Ma per Sgarbi i Bronzi sono stati un ottimo esempio da cui partire per definire il proprio concetto di contemporaneità, laddove con essa si definisce un qualcosa “che vive dentro di noi”, una “condizione che ci appartiene”, in luogo della quale anche i Bronzi possono definirsi contemporanei, in quanto portatori di “seducenza materiale”, e perché legati alla memoria storica di una comunità che li ha accolti una volta ripescati dai fondali.
E come la contemporaneità risiede in ciascuno, allo stesso modo si verifica con la sacralità o la spiritualità: quel qualcosa che porta l’artista a esprimersi attraverso le proprie opere.
Il rapporto tra l’artista contemporaneo e il divino, inteso come rappresentazione di soggetti sacri o religiosi è stato successivamente al centro dell’intervento di Sgarbi. In modo particolare la problematicità che sembra assumere questo rapporto quando uno dei due termini, ovvero il contemporaneo, si slega dal fattore cronologico per accostarsi maggiormente a quello ideologico. Laddove coincide, agli inizi del Novecento, con “la morte di Dio” e l’artista si trova in una sorta di empasse che supera anche grazie della tendenza avanguardista all’astratto. Ma come è avvenuto per il Neoclassicismo, anche l’artista contemporaneo, che ormai da secoli ha sdoganato la condizione della committenza, “può e deve ritornare al tema del sacro” – ha affermato Sgarbi – e può farlo sia percorrendo la via dell’avanguardia che sia astrattismo o concettualismo, sia rivisitando i canoni della tradizione figurativa. Attraversando quell’”ombra” come dice il titolo, che altro non è l’incombenza o l’influenza del divino, – usando le parole del critico – tema ormai “raro, forse desueto, ma non impossibile all’artista contemporaneo”.

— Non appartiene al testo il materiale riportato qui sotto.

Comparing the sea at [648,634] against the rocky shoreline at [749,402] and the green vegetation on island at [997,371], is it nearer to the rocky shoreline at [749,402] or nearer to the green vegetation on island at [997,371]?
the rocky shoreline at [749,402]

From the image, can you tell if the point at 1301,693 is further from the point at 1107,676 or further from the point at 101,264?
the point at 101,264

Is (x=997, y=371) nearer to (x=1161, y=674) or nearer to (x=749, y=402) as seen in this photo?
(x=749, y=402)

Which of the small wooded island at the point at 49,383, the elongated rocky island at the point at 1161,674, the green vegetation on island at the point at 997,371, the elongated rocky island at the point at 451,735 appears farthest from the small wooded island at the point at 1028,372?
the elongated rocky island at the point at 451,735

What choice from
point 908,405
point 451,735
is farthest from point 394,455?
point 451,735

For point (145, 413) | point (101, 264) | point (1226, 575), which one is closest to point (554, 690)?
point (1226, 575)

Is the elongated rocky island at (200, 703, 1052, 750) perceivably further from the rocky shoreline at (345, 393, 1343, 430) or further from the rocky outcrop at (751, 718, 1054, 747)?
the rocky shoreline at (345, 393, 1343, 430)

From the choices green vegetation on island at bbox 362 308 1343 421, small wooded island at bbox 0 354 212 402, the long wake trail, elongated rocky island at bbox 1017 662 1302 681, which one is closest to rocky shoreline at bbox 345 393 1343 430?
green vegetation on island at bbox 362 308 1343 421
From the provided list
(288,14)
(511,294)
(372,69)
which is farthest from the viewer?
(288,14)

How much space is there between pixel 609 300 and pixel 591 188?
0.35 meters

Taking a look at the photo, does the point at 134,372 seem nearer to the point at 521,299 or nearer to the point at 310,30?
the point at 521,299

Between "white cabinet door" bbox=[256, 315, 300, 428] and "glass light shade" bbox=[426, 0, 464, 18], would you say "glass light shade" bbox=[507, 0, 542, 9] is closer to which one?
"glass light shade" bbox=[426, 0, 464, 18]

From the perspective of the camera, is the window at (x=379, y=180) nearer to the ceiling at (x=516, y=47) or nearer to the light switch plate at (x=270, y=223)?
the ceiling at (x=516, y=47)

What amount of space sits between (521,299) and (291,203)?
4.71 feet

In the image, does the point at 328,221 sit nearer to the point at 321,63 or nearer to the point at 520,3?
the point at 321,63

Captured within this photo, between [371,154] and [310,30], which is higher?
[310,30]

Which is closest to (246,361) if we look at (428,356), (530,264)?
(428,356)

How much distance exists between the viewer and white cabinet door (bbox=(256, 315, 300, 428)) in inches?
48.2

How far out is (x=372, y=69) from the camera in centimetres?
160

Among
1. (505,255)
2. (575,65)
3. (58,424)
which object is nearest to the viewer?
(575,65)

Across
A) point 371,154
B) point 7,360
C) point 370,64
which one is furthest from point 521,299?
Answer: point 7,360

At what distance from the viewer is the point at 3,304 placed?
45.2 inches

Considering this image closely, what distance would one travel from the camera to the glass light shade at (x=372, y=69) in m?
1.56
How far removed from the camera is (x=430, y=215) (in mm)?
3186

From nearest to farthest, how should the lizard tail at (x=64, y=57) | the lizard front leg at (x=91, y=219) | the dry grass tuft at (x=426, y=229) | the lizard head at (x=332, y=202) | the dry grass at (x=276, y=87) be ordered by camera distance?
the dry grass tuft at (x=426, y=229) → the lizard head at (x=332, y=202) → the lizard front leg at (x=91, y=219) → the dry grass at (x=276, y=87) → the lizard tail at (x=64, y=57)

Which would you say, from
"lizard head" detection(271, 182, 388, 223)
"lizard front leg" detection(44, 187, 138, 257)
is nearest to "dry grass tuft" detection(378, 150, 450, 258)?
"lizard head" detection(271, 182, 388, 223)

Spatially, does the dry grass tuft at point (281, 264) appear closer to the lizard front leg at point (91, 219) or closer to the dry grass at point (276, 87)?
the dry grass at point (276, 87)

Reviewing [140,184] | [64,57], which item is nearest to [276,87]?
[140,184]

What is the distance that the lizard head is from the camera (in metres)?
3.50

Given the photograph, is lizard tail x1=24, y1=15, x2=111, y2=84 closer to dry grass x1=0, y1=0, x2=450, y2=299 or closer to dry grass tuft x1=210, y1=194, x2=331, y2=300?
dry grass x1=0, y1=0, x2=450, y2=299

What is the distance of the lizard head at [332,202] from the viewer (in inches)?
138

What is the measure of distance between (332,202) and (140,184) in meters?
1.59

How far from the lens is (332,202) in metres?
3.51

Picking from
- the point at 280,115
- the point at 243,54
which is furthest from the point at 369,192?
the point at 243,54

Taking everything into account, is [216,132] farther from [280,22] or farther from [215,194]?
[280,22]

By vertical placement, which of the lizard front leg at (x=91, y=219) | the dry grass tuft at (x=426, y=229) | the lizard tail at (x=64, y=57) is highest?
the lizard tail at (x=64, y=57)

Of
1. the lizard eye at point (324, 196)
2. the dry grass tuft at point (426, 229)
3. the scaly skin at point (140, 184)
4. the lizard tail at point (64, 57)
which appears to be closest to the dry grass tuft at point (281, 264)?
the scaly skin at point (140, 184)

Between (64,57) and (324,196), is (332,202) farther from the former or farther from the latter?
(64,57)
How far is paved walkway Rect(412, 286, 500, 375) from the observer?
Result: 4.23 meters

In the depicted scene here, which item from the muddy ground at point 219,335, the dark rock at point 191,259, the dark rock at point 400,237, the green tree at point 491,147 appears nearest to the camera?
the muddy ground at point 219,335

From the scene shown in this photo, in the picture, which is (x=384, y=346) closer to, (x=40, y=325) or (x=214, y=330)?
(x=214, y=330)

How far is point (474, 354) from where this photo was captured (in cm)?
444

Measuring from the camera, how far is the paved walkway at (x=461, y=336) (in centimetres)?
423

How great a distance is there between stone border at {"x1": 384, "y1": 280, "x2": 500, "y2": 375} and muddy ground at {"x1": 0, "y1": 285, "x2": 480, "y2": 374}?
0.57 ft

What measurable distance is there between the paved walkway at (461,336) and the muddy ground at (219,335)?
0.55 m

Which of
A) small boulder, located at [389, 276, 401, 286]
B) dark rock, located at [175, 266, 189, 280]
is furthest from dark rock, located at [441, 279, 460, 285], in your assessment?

Così ha avuto inizio il viaggio tra le diapositive commentate dal critico che si è soffermato in maniera particolare al recupero della Cattedrale di Noto – ricostruita dopo il crollo del 1996 – , che sta attualmente curando sulla base di canoni dell’arte tradizionale e cui hanno contribuito con il proprio lavoro diversi artisti le cui opere sono esposte alla Mostra al Museo dei Brettii e degli Enotri.
Molto partecipata e seguita con attenzione, la presentazione si è conclusa con i saluti del sindaco Mario Occhiuto, che ricordiamo essere egli stesso di formazione artistica, in quanto architetto; anche costui ha voluto esprimere il plauso nei confronti del lavoro di Mario Bilotti e del suo impegno culturale nella città di Cosenza, che ieri si è espresso in maniera ottimale nella coniugazione di due così interessanti eventi.
Prima di procedere con il taglio del nastro e l’apertura ufficiale della mostra, l’amministrazione comunale ha voluto esprimere la propria riconoscenza a Sgarbi consegnando il “Telesio d’argento”.